The Most Likely Cause
In a Retrieval-Augmented Generation (RAG) system, the number one cause of hallucination is failed retrieval. The system was unable to find any relevant document chunks that contained the correct answer. When the Large Language Model (LLM) is asked to answer a question but is given irrelevant context, it will fall back on its own internal knowledge and invent an answer.
The Debugging Workflow (Using Standard Logs)

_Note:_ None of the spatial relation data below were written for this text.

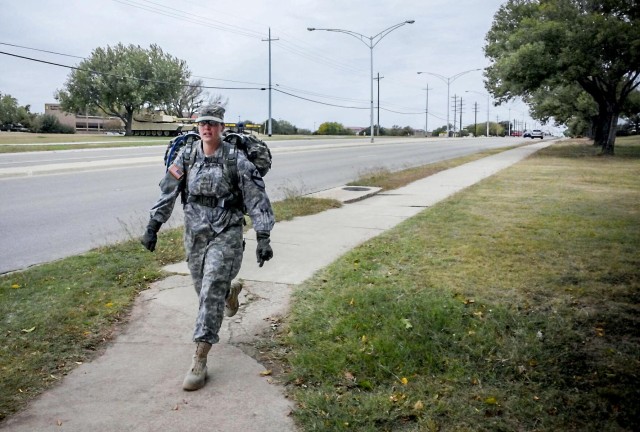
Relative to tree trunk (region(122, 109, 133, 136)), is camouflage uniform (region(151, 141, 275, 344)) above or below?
below

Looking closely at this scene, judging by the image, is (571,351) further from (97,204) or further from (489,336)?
(97,204)

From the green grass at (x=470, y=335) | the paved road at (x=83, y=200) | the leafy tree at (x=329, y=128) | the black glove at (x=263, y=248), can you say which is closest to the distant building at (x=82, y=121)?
the leafy tree at (x=329, y=128)

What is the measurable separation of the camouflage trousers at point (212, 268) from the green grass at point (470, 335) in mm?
641

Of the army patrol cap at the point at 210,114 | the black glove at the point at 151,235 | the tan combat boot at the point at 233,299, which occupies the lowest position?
the tan combat boot at the point at 233,299

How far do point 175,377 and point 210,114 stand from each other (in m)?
1.76

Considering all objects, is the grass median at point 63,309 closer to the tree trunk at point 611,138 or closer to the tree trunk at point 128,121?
the tree trunk at point 611,138

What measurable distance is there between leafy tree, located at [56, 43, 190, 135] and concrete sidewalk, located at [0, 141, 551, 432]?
179ft

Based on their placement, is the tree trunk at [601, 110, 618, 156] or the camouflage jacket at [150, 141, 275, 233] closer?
the camouflage jacket at [150, 141, 275, 233]

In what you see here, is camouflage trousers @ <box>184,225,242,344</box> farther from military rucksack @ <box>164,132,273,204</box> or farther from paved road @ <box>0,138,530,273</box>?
paved road @ <box>0,138,530,273</box>

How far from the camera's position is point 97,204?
11141mm

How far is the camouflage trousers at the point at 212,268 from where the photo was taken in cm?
387

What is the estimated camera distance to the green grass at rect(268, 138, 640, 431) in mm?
3371

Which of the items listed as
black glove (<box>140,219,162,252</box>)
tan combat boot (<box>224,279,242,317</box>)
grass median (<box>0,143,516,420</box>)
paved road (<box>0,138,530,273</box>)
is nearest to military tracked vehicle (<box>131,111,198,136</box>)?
paved road (<box>0,138,530,273</box>)

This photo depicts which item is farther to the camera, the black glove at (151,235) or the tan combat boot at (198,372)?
the black glove at (151,235)
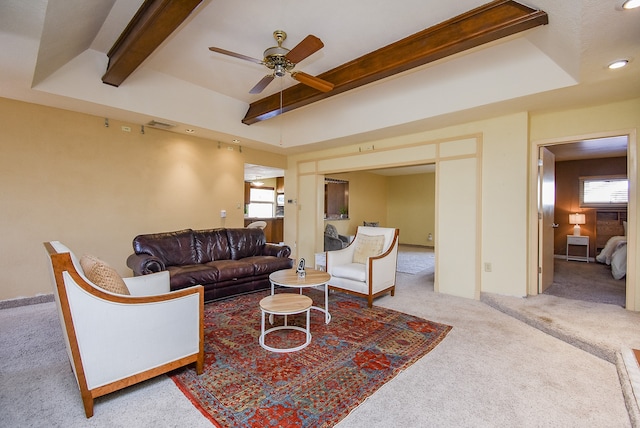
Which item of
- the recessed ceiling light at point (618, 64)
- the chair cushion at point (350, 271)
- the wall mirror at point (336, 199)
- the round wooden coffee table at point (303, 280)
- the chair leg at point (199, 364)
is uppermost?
the recessed ceiling light at point (618, 64)

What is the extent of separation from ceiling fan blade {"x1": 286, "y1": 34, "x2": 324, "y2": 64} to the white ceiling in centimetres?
46

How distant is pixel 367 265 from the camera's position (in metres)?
3.69

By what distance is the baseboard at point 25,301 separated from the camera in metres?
3.48

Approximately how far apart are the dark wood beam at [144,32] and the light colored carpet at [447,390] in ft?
9.26

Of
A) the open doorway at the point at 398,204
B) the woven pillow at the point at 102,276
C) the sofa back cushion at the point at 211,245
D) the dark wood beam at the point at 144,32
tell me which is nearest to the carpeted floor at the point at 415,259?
the open doorway at the point at 398,204

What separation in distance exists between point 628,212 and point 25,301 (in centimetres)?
729

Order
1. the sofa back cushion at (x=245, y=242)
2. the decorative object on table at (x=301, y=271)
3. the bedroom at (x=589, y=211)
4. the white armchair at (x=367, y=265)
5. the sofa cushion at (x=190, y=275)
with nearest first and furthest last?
the decorative object on table at (x=301, y=271) → the sofa cushion at (x=190, y=275) → the white armchair at (x=367, y=265) → the sofa back cushion at (x=245, y=242) → the bedroom at (x=589, y=211)

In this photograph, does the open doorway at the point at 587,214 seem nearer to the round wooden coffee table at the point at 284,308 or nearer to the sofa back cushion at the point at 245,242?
A: the round wooden coffee table at the point at 284,308

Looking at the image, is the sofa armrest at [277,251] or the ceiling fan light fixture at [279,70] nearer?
the ceiling fan light fixture at [279,70]

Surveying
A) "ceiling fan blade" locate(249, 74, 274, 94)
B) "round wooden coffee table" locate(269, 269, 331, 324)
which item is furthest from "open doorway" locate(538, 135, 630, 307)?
"ceiling fan blade" locate(249, 74, 274, 94)

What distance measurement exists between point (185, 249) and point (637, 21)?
4.97 metres

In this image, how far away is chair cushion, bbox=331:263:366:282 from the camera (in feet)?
12.4

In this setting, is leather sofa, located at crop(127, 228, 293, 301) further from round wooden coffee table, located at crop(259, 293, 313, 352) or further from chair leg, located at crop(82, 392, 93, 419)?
chair leg, located at crop(82, 392, 93, 419)

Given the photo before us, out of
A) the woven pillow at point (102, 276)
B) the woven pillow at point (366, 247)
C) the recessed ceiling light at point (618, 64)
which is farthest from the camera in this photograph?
the woven pillow at point (366, 247)
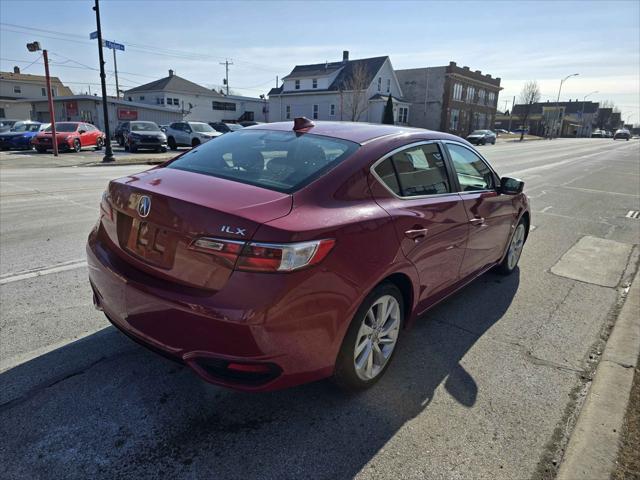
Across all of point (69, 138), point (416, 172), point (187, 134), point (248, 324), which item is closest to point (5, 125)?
point (69, 138)

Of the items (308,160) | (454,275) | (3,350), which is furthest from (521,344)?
(3,350)

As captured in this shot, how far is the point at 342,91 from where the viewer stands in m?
48.0

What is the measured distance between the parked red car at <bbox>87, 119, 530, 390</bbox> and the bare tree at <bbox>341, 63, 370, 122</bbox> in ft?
146

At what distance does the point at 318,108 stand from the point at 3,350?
163 feet

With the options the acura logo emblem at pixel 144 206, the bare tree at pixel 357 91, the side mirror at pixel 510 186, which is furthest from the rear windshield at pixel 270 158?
the bare tree at pixel 357 91

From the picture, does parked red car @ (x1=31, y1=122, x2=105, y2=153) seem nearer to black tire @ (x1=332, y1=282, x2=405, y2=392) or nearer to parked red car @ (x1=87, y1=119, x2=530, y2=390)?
parked red car @ (x1=87, y1=119, x2=530, y2=390)

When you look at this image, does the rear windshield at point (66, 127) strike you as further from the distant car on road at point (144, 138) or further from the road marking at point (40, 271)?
the road marking at point (40, 271)

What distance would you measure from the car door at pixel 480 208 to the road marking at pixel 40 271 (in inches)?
162

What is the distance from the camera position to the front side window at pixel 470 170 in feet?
13.1

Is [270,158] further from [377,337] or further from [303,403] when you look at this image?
[303,403]

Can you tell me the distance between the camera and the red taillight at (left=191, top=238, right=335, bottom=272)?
7.25ft

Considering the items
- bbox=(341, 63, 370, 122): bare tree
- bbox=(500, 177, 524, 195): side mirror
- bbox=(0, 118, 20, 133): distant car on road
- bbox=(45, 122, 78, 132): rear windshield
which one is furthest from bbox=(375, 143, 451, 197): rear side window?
bbox=(341, 63, 370, 122): bare tree

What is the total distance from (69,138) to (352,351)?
25.1 metres

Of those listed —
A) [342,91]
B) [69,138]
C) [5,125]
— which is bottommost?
[69,138]
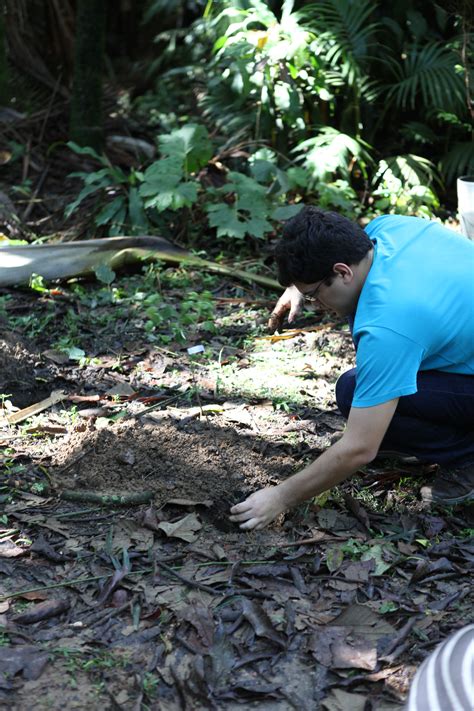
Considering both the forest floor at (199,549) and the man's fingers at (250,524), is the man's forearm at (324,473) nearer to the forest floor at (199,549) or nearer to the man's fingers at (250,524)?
the man's fingers at (250,524)

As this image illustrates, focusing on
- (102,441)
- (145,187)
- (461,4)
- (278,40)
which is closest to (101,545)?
(102,441)

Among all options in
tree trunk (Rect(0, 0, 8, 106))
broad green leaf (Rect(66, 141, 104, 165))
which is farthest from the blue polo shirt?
tree trunk (Rect(0, 0, 8, 106))

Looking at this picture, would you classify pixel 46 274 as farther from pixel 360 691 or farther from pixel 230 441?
pixel 360 691

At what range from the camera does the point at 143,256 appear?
5.11 m

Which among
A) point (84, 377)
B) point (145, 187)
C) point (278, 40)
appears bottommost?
point (84, 377)

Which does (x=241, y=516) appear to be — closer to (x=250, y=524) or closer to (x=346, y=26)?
(x=250, y=524)

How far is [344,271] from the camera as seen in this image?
263 cm

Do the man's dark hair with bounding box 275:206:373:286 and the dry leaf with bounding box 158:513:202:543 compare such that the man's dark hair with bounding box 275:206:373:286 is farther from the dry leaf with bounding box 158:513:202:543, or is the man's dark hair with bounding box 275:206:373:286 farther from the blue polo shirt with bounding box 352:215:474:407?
the dry leaf with bounding box 158:513:202:543

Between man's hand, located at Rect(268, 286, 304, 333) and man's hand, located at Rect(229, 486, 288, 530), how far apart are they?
0.98 meters

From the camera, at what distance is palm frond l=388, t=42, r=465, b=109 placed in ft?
19.7

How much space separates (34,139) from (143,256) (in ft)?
6.87

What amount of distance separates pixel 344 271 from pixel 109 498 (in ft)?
4.01

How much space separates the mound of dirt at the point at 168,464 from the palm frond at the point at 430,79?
3.70 meters

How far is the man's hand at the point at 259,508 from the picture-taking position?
9.27 ft
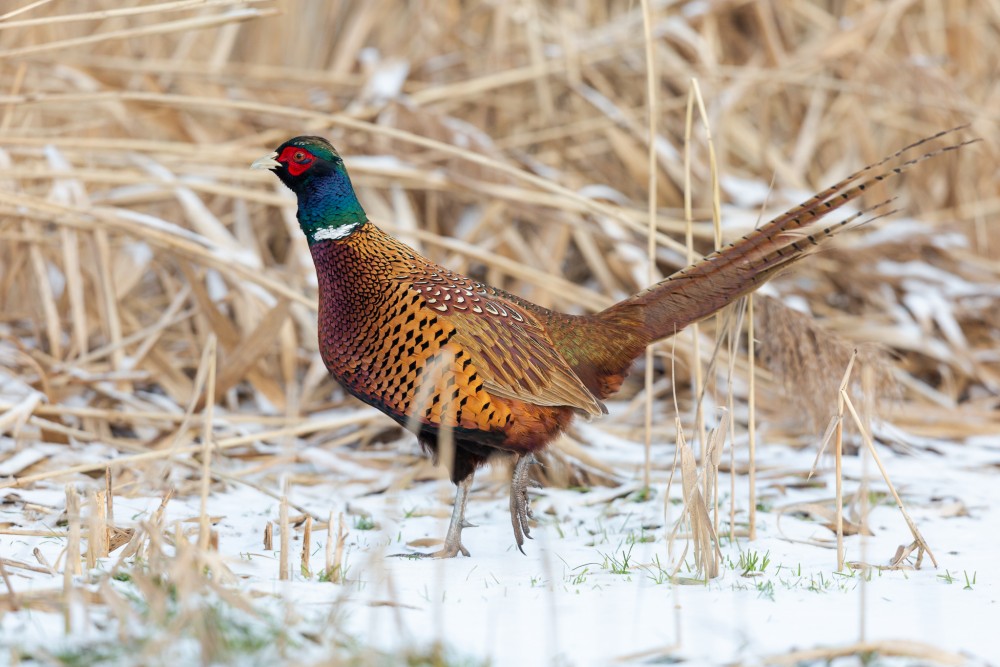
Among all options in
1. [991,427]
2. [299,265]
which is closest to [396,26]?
[299,265]

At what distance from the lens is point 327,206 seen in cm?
323

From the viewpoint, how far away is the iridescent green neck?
3.23 m

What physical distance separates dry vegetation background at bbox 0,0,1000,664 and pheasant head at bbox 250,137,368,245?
0.49m

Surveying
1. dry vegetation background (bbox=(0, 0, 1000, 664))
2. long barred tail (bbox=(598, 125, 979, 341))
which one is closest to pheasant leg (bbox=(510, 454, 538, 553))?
long barred tail (bbox=(598, 125, 979, 341))

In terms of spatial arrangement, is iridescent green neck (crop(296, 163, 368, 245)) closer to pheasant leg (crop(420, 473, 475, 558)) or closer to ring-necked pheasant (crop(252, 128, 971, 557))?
ring-necked pheasant (crop(252, 128, 971, 557))

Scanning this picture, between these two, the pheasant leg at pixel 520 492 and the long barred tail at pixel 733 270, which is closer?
the long barred tail at pixel 733 270

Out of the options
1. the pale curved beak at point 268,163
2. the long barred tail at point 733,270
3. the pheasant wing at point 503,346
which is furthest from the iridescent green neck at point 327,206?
the long barred tail at point 733,270

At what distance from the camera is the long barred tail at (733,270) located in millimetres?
2891

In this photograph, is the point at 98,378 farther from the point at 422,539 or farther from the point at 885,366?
the point at 885,366

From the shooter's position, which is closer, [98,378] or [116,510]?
[116,510]

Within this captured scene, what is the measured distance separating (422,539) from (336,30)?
153 inches

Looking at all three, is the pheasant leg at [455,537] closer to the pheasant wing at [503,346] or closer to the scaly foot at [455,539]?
the scaly foot at [455,539]

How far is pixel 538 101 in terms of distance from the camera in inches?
240

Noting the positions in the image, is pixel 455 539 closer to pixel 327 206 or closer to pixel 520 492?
pixel 520 492
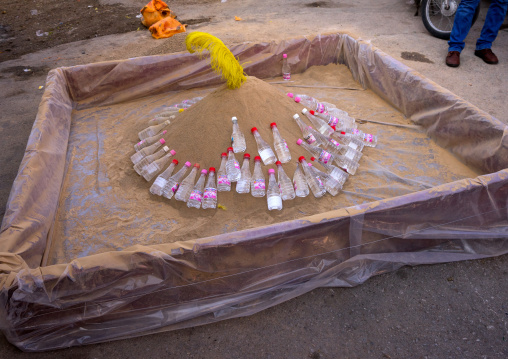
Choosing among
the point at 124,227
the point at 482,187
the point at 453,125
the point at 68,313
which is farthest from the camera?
the point at 453,125

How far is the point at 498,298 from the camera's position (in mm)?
1835

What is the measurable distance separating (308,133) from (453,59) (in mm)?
2539

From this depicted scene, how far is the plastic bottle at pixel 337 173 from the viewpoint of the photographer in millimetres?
2420

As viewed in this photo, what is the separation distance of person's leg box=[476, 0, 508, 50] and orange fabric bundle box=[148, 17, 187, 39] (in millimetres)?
3868

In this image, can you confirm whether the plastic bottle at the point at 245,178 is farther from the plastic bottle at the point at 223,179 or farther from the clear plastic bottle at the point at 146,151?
the clear plastic bottle at the point at 146,151

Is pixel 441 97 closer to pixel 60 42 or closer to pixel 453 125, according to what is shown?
pixel 453 125

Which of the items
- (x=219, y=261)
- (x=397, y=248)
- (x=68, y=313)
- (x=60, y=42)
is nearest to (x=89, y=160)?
(x=68, y=313)

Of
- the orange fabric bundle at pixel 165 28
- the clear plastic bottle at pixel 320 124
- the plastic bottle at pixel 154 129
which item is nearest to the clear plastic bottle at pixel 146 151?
the plastic bottle at pixel 154 129

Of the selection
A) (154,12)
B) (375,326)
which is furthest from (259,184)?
(154,12)

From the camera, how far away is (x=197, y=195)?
2297 millimetres

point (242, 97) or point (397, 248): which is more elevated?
point (242, 97)

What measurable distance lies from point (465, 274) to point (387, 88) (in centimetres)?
190

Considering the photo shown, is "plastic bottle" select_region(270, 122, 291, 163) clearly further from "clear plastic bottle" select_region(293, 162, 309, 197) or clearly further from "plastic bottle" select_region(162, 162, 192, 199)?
"plastic bottle" select_region(162, 162, 192, 199)

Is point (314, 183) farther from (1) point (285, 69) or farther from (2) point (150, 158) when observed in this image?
(1) point (285, 69)
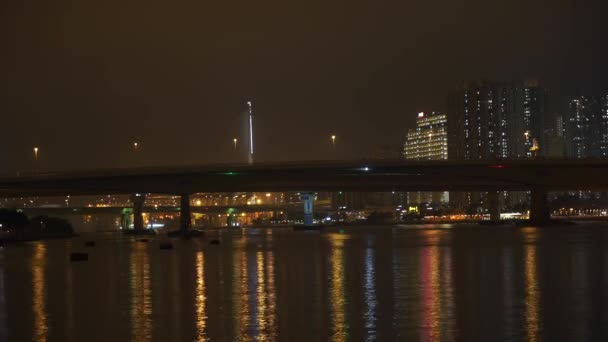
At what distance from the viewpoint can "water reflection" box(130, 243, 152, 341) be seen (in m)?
29.7

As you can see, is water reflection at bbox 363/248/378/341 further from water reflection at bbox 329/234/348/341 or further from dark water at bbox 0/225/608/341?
water reflection at bbox 329/234/348/341

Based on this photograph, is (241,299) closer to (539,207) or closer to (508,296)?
(508,296)

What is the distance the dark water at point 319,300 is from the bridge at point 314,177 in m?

For many retrieval problems, the standard application logs (with the log level set to DEBUG) are sufficient. You do not always need to enable the full verbose DEBUG_STATE mode, because the standard logs show the inputs and outputs of key components like the retriever. Here is a real-world example of tracing this issue using these logs.
Note on Logs: For this case study, we will analyze snippets from a real log file. For those who wish to follow along with the full context, the complete log file can be found here:
Isolate the Query and Inspect the Logs. First, we identify the query causing the issue. Then, we run the pipeline and examine the standard application logs generated by the
glchat-beservice.Analyze the Query Transformation. We check the logs to see the input and output of the query transformation step. This tells us what query was ultimately sent to the retriever.
Log Snippet:
{ "timestamp": "2025-11-20T11:16:18+0000", "name": "OneToManyQueryTransformer", "level": "DEBUG", "message": "[Start 'OneToManyQueryTransformer'] Processing query: 'Pada pasal 36, bahasa-bahasa apa yang merupakan sebagian dari kebudayaan Indonesia yang hidup'" }, { "timestamp": "2025-11-20T11:16:18+0000", "name": "gllm_core.utils.retry", "level": "WARNING", "message": "Function _invoke failed on attempt 1/3. Retrying in 1.21 seconds. Error: Connection error." }, { "timestamp": "2025-11-20T11:16:20+0000", "name": "gllm_core.utils.retry", "level": "WARNING", "message": "Function _invoke failed on attempt 2/3. Retrying in 2.13 seconds. Error: Connection error." }, { "timestamp": "2025-11-20T11:16:22+0000", "name": "gllm_core.utils.retry", "level": "ERROR", "message": "Function _invoke failed after 3 attempts. Last error: Connection error." }, { "timestamp": "2025-11-20T11:16:22+0000", "name": "OneToManyQueryTransformer", "level": "DEBUG", "message": "[Finished 'OneToManyQueryTransformer'] Successfully produced 1 result(s):\\n - 'Pada pasal 36, bahasa-bahasa apa yang merupakan sebagian dari kebudayaan Indonesia yang hidup'" }Analysis: The logs show both the input and output of the OneToManyQueryTransformer. In this case, the output is the same as the input. (Note: in the full logs, we can see some intermittent connection errors that caused the transformer to fall back to the original query). Since the original query is already clear and specific, this result is acceptable.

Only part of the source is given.